Daher trete die einfache Betriebsgefahr des A hinter den Verkehrsverstoß des B zurück. Ihm sei, so die Richter:innen, ein Verstoß gegen § 8 StVO zur Last zu legen. Gemäß § 8 II StVO hat an Kreuzungen und Einmündungen die Vorfahrt, wer von rechts kommt. In § 8 II S. IV StVO heißt es dann: „Wer die Vorfahrt hat, darf auch beim Abbiegen in die andere Straße nicht wesentlich durch den Wartepflichtigen behindert werden“. B hätte bei seinem Abbiegevorgang mit Gegenverkehr auf der eigenen Spur rechnen müssen.
Klausurrelevanz
Bei dem Anspruch aus § 7 I StVG gibt es im Wesentlichen zwei Klausurschwerpunkte. Zum einen das Tatbestandsmerkmal „bei Betrieb eines Kfz“ und zum anderen die Abwägung der Verursachungsbeiträge für die Bestimmung der Haftungsquote. Gerade an letzterem beißen sich die Prüflinge gerne mal die Zähne aus. Dabei kannst Du Dich auf diese Schwerpunkte gut vorbereiten und den Aufbau Deines Gutachtens trainieren. Das Merkmal „bei Betrieb eines Kfz“ wird maßgeblich durch die Rechtsprechung geprägt. Hier lohnt es sich, wenn Du „up to date“ bist.

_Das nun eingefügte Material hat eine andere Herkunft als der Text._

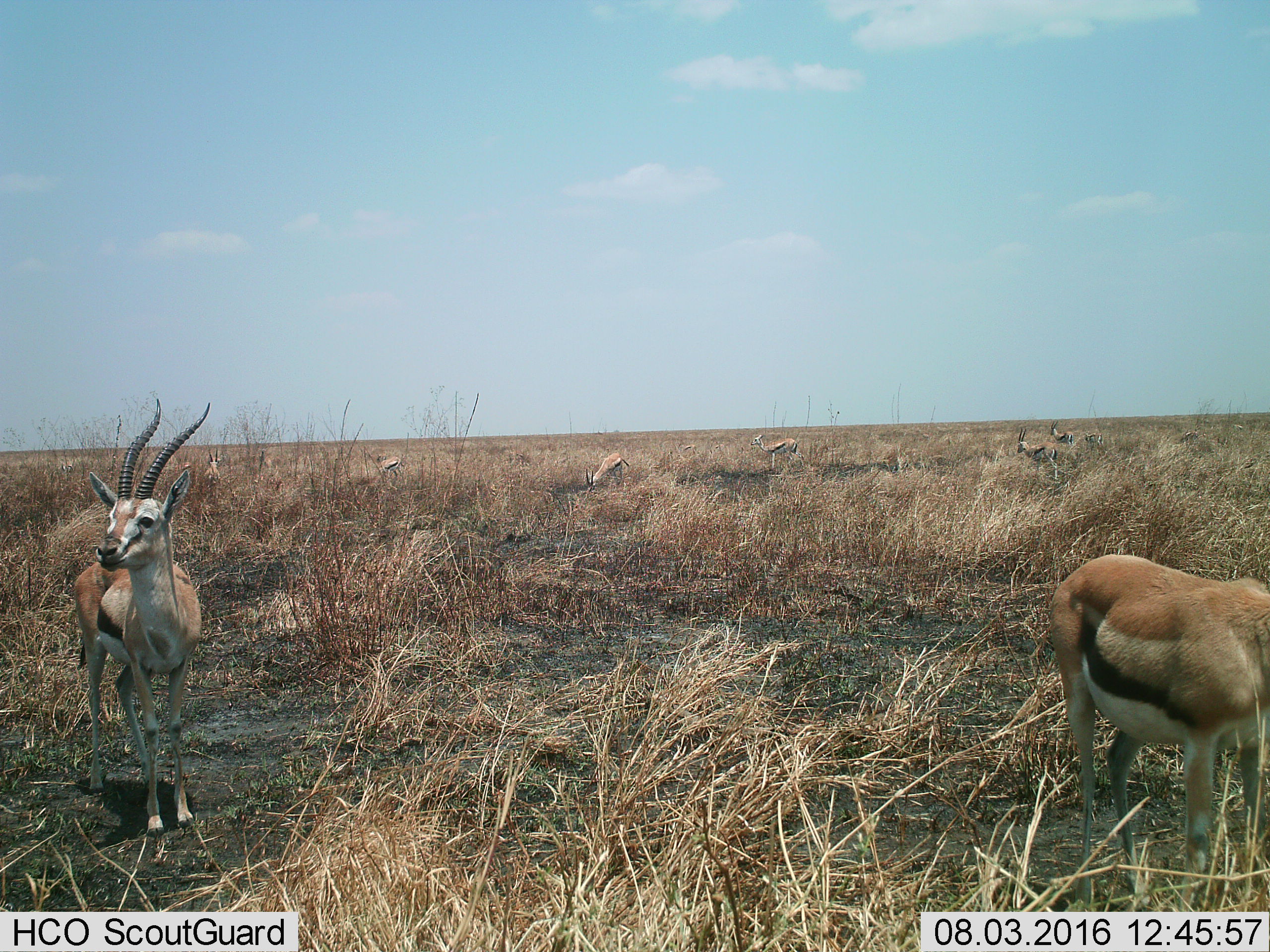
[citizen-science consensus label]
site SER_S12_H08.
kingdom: Animalia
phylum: Chordata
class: Mammalia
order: Artiodactyla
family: Bovidae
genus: Eudorcas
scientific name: Eudorcas thomsonii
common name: thomson's gazelle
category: gazellethomsons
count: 10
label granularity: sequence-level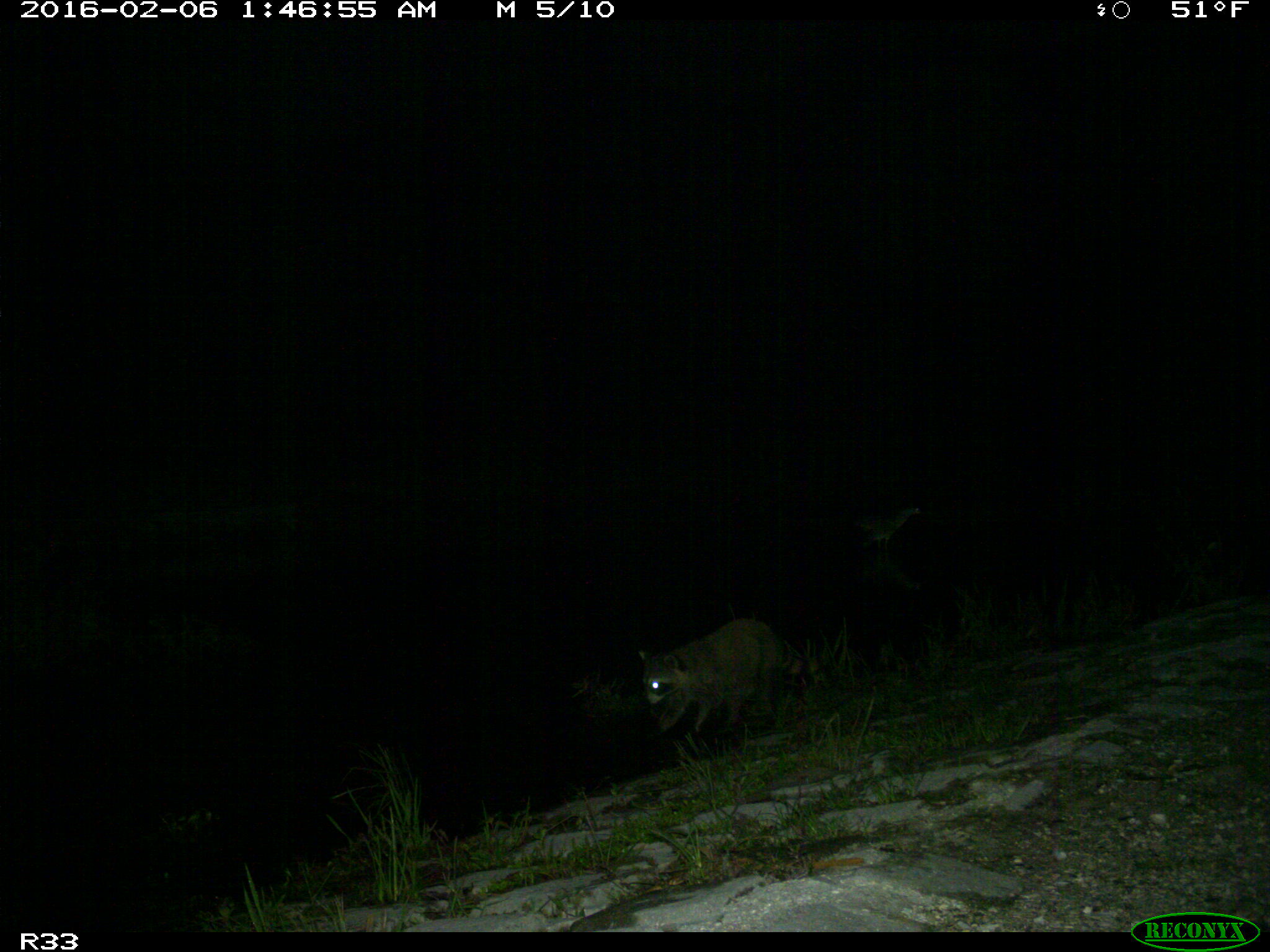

Innerhalb Deiner Haftungsabwägung ist es wichtig, dass Du Dir die Systematik des § 17 StVG einprägst und kennst. Hier musst Du Dich an die richtige Prüfungsreihenfolge der jeweiligen Absätze halten.
Diese Thematik eignet sich sowohl im ersten Examen als auch im zweiten Examen gut, um spezialgesetzliche Ansprüche mit Vorschriften des allgemeinen Schuldrechts zu kombinieren. In diesem Zusammenhang solltest Du immer an eine ausführliche Prüfung des Schadens denken.
Sollte Dir ein solcher Sachverhalt in einer Zwischenprüfungsklausur in der Uni über den Weg laufen, solltest Du keine Panik bekommen. Da Du in der Regel noch mit dem dtv Gesetzestext zum BGB arbeitest und dort die Vorschriften zur StVO und zum StVG nicht enthalten sind, werden Dir von den Prüfungsämtern die relevanten Vorschriften mit abgedruckt. Jackpot für Dich, weil Du weißt, in welchen Normen der StVO die Musik spielen soll.
Resümee
Diese Entscheidung zeigt Dir mal wieder, dass die Vorschriften der StVO stets einzelfallbezogen beurteilt werden müssen und sich eine starre Anwendung dieser Gebote verbietet. Bei Vorgängen des alltäglichen Lebens wie denen des Straßenverkehrs ist es umso wichtiger, dass Du lebensnah argumentierst und eine praktische Lösung findest. Den Beteiligten ist nicht geholfen, wenn Du Dich in gelernten Meinungsständen verlierst. Gerade bei solchen Fällen ist es wichtig, dass Du Dich von allgemeinen Grundsätzen löst und anfängst, mit Deinem juristischen Handwerkszeug zu arbeiten und zu argumentieren. Stell Dir vor, dass Du der oder die Beteiligte bist und was Du von einem Richter oder einer Richterin erwarten würdest.